What happens if we can't get labelled data? at least two reasons - we don't have time, or people just aren't good at this particular task - for example finding stuff in the asteroid belt, or explaining why a set of moves in Go were good (something people can explain in chess:). So one trick is to generate synthetic input to the neural net, where we "know" in the generator whether we put a pink panther in the picture or not. Another might be that there's something implicit in the output of the trained neural net that tells us if it is on the right track or gonig down the garden path - e.g. wins a game or not....so this is where Generative Adversarial Nets come in - where there are now two nets, one is like Socrates or Yoda, and the other is the "student"....
These techniques are very effective nowadays, although one interesting problem is that we're not entirely sure what the "features" are that they react to in all cases.

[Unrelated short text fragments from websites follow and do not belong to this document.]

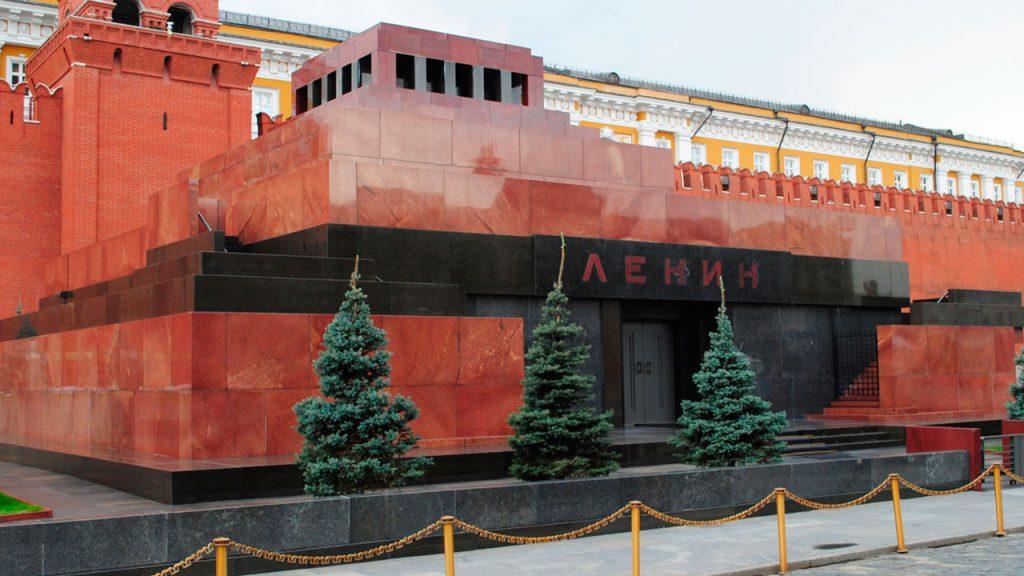Как связаны мумия Ленина, историческая правда и акты вандализма на могилах советских воинов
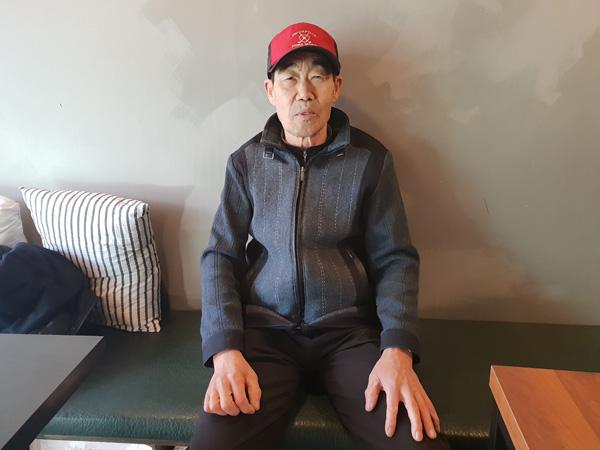 ▲ 강제징용 피해자인 이병목 씨의 아들 이규매 씨가 14~15일 일본 방문계획을 설명하고 있다. 박종현 기자 qwg@kihoilbo.co.kr.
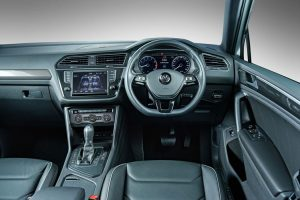 new-tiguan-interior_001_880x500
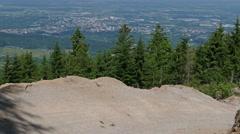Mountain bike rider graviti slope Stock Footage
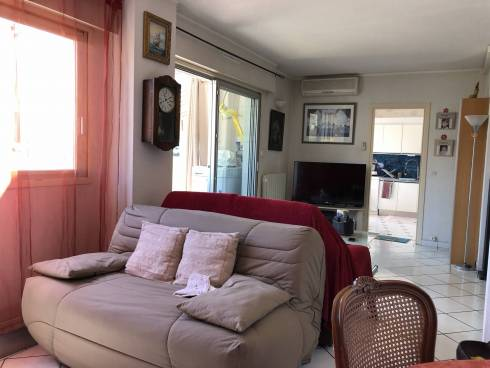 Appartement F3/4(68m2) + Véranda - Terrasse et Garage à Toulon (83000)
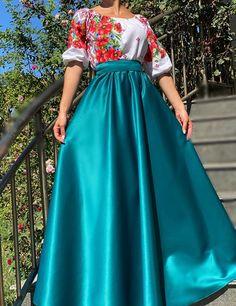 Rochie stilizata cu motive traditionale cu maci - 32 | #ietraditionala #instafasion #romania #traditional #motivetraditionale  #rochie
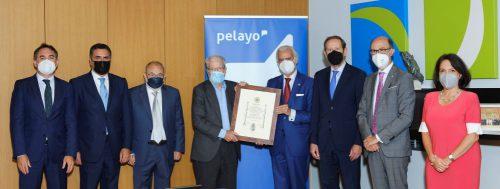 El Premio Pelayo para Juristas de Reconocido Prestigio condecorado con la Cruz de Honor Institucional de la Orden Iberoamericana de Justicia.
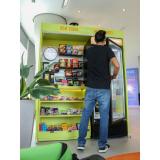 máquinas de snacks e refrigerantes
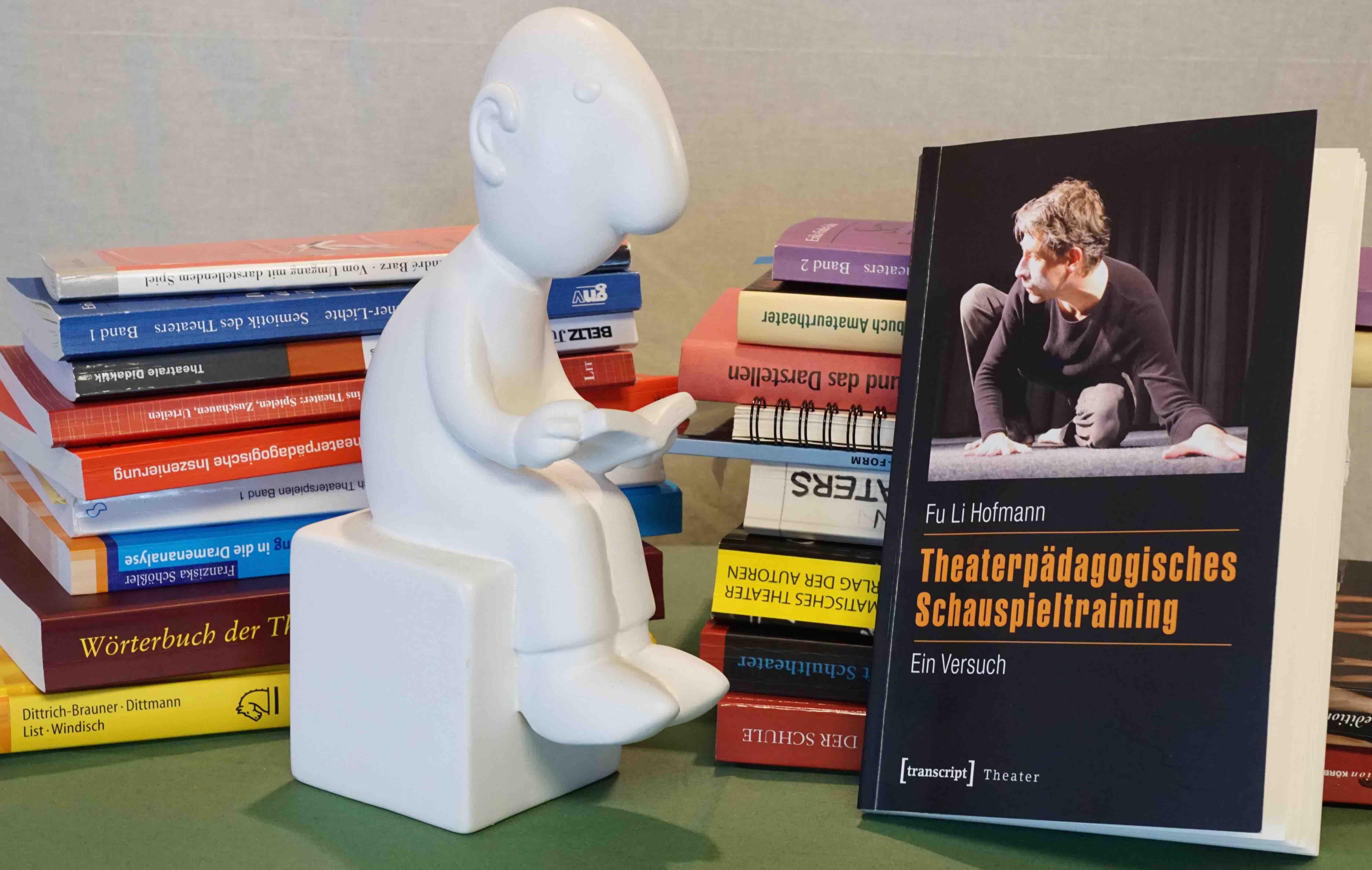 Hofmann 2015: Theaterpädagogisches Schauspieltraining – Rezension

Entirely different approaches to machine learning, involve taking a more explicit collection of rules (perhaps based in a model which we put in, in the first place) and just learning which are more or less important in which combinations - it isn't clear, but some research seems to be suggesting that there's ways to bring these approaches towards each other somehow...
There's much more to be said about other (and sometimes simpler, sometimes more complex) machine learning approaches, and about more foundational work on AI in the sense of trying to do something utterly different from all the above, which is actually understanding how humans (and other smart species) do so much without supervised learning. some the old and new theory for the latter concerns higher level goals & models & intentions....which maybe we just evolved to have, and sit at an entirely different level than the neurones and synapses in the grey matter and why it won't be just something emergent from more silicon....